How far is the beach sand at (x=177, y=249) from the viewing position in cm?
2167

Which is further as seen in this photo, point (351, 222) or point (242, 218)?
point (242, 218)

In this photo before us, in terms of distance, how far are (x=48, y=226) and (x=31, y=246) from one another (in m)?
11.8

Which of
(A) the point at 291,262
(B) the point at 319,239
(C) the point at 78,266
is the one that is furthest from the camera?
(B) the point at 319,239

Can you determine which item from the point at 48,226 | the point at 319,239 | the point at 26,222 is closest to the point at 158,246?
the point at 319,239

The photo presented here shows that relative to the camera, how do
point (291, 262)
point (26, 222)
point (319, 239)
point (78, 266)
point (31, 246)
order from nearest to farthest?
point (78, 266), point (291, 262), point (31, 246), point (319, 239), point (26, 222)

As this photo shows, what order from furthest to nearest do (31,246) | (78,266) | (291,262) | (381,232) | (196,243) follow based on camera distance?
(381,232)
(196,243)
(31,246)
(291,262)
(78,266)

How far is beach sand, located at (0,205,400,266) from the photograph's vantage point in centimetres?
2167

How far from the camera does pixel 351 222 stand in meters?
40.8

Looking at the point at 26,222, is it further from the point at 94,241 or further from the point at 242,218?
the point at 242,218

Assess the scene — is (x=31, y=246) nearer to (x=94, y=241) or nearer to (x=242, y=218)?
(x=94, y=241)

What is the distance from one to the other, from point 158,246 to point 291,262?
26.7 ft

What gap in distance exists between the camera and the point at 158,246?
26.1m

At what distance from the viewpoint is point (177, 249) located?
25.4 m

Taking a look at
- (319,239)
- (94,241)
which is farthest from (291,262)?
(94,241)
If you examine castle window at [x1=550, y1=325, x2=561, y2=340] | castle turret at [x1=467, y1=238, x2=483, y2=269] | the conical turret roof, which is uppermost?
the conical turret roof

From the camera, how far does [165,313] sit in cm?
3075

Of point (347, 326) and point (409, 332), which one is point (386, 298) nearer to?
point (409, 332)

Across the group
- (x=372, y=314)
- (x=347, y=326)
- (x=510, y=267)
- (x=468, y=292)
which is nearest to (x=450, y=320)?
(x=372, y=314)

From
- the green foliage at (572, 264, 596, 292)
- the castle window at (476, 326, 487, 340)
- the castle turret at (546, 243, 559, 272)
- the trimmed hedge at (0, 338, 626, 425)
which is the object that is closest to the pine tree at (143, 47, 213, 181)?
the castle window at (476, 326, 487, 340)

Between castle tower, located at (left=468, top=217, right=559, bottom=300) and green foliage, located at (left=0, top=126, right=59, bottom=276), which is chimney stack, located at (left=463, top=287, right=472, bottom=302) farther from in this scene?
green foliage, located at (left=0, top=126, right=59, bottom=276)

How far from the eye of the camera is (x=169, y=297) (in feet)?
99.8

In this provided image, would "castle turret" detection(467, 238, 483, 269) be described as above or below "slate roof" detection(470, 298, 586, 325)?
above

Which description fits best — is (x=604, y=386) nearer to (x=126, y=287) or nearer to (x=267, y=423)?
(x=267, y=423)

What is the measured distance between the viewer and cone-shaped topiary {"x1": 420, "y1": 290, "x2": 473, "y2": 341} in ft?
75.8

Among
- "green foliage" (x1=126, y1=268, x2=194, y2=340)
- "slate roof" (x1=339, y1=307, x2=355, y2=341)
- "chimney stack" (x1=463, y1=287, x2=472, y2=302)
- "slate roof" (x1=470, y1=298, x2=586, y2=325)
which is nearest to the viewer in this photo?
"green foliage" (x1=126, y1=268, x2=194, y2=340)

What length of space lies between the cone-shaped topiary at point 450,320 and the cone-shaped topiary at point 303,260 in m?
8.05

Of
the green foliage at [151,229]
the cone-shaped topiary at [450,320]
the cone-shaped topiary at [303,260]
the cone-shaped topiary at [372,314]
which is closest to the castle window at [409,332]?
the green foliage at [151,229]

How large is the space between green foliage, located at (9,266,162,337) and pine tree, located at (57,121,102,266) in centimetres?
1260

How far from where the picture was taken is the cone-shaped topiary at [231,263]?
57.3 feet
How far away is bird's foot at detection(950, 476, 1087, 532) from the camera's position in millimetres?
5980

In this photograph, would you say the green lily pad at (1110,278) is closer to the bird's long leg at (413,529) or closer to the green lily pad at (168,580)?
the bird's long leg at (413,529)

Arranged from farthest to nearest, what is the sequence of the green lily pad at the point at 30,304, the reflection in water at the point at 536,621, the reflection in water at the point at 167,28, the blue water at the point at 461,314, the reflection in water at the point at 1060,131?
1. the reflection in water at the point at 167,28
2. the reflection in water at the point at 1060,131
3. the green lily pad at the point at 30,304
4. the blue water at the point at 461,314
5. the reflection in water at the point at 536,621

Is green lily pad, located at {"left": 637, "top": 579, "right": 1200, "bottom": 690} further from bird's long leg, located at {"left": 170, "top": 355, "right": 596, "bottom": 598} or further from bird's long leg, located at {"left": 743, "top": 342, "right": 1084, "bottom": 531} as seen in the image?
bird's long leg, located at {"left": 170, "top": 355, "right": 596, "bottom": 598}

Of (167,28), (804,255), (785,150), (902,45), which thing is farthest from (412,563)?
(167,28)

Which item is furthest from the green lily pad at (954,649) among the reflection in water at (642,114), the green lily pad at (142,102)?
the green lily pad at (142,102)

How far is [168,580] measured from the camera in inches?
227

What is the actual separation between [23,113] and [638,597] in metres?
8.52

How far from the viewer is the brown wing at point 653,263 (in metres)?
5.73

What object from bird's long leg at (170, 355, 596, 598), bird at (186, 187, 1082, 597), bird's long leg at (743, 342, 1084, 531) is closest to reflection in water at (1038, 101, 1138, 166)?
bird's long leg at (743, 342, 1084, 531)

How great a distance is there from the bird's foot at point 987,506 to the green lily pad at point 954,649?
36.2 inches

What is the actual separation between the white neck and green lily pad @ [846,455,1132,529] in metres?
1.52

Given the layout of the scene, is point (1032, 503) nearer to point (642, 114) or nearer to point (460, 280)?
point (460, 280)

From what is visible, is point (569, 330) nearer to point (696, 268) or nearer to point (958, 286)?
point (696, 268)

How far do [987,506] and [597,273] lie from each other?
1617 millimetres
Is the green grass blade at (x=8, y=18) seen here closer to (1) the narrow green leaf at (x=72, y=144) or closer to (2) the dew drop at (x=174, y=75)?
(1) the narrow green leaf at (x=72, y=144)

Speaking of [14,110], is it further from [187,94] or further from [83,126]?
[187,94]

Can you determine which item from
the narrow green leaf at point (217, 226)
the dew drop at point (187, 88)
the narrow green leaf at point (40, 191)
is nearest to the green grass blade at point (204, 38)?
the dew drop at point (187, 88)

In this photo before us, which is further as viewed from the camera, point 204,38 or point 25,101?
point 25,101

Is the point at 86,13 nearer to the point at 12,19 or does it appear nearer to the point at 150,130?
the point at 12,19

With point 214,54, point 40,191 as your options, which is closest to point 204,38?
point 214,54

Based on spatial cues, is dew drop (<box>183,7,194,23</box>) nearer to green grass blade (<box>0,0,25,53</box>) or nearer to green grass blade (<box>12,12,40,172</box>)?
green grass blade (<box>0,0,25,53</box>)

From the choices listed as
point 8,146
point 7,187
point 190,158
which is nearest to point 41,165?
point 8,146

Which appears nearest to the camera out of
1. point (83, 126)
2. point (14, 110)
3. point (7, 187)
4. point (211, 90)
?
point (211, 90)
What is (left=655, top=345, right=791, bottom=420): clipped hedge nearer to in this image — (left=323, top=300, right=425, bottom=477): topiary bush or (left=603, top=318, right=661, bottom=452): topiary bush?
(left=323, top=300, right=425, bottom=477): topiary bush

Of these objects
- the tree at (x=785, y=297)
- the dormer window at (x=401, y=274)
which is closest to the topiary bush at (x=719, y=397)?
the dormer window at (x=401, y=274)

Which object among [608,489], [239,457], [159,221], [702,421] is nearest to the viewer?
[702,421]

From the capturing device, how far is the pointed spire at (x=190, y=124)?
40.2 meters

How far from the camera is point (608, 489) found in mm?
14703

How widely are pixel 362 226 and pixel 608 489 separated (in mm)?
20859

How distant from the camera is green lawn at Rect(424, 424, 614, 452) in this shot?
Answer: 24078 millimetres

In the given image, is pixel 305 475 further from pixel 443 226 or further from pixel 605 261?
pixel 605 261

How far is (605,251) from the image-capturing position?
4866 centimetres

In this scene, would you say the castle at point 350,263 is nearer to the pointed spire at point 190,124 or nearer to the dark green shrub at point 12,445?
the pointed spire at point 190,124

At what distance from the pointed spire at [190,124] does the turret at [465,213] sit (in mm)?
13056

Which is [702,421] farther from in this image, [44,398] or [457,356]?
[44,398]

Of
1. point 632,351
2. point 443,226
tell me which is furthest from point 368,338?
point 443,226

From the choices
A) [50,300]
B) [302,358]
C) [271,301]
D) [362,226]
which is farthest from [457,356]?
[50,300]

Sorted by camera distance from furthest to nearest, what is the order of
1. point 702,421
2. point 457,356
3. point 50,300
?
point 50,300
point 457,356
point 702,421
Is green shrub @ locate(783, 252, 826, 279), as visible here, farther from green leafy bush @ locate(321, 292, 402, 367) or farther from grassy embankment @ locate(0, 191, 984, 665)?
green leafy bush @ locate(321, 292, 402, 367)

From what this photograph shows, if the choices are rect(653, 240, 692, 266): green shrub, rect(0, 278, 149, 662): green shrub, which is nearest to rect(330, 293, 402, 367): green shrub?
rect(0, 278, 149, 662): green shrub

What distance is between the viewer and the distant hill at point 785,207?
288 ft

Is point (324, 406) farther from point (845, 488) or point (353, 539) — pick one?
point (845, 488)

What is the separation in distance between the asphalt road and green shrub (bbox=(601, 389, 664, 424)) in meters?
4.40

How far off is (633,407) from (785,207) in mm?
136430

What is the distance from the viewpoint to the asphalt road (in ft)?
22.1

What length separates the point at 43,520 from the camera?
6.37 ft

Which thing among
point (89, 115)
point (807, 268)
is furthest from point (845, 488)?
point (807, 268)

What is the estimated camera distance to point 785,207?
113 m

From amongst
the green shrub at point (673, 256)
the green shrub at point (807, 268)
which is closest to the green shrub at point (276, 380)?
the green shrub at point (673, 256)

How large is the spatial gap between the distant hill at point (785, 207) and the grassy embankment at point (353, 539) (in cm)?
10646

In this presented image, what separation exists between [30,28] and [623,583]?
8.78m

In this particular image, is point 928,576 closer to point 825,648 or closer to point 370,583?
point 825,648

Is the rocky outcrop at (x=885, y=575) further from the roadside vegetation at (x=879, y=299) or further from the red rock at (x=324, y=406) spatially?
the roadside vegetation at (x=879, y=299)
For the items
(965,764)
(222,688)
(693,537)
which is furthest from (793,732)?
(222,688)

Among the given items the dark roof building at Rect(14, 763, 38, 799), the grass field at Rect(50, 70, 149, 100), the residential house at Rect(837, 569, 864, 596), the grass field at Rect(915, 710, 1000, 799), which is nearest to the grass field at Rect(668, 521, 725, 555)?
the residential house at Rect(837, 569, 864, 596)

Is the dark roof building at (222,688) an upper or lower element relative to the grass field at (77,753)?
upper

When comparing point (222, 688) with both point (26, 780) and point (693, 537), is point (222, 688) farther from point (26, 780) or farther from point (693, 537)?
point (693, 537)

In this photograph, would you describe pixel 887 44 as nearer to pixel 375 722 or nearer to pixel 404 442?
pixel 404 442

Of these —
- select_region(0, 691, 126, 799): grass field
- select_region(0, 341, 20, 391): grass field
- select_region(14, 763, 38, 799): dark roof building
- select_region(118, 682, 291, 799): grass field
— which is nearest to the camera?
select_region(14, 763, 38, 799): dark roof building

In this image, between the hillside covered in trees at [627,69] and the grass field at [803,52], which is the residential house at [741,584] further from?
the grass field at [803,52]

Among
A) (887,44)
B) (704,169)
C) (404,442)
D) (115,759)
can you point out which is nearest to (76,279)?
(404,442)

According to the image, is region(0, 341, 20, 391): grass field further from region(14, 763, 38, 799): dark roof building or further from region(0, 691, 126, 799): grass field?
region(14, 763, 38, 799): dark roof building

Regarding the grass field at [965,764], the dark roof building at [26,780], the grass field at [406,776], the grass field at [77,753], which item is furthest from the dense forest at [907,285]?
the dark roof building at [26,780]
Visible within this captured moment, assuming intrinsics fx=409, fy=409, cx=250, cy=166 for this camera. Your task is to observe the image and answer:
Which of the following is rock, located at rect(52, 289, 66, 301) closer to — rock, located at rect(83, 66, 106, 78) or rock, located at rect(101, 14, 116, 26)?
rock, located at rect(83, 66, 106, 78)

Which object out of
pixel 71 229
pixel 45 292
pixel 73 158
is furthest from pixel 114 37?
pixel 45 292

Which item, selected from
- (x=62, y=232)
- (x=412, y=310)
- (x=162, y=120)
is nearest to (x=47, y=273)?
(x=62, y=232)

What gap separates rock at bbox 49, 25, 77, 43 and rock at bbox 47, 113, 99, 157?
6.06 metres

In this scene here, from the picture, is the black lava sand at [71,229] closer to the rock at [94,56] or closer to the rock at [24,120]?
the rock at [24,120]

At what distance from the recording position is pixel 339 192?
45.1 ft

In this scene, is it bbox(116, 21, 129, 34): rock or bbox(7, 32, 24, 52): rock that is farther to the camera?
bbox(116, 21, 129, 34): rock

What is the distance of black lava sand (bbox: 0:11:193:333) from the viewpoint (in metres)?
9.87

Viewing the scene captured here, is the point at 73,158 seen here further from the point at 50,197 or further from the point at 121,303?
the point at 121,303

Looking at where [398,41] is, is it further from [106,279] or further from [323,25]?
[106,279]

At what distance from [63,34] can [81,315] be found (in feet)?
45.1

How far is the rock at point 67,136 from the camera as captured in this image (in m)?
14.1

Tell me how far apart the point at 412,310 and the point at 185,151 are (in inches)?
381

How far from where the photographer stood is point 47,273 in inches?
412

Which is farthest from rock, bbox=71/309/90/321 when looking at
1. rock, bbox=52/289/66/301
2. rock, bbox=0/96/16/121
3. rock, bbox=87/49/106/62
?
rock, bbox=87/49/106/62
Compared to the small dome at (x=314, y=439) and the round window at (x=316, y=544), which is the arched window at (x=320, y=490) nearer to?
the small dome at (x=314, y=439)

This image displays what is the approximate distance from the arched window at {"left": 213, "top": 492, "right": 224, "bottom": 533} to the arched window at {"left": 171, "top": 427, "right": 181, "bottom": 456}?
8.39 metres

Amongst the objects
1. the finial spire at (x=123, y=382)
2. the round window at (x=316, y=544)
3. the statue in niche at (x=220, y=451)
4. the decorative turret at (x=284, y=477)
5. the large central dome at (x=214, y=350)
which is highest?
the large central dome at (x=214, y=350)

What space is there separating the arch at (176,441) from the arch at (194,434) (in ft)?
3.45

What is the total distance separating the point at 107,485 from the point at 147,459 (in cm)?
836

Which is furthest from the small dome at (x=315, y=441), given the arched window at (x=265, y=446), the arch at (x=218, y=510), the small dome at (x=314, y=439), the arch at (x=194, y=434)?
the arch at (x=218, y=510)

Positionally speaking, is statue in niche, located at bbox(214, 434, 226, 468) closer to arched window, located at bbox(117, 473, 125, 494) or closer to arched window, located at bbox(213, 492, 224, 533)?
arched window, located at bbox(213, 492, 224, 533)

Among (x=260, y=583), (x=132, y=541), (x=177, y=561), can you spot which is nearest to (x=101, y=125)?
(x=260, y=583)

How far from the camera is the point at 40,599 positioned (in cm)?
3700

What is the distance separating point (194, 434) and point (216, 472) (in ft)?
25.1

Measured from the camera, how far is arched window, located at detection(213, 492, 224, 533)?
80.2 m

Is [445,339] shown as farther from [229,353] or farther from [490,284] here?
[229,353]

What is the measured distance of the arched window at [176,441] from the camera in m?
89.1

━━━━━━

• _Problem details_: Starting at the line that contains "Among (x=260, y=583), (x=132, y=541), (x=177, y=561), can", copy each line exactly through the end of the listing above. Include that first line and the last one, and add nothing.

• _Finished answer_:
Among (x=260, y=583), (x=132, y=541), (x=177, y=561), can you spot which is nearest to (x=101, y=125)?
(x=260, y=583)

How far from the camera is the point at 40,599 positioned (in cm)?
3700

What is the distance separating point (194, 434) and point (216, 472) (in ft)?
25.1

Measured from the camera, how far is arched window, located at detection(213, 492, 224, 533)?
80.2 m

Is [445,339] shown as farther from [229,353] or farther from [490,284] here?
[229,353]

What is the measured distance of the arched window at [176,441] from the camera in m?
89.1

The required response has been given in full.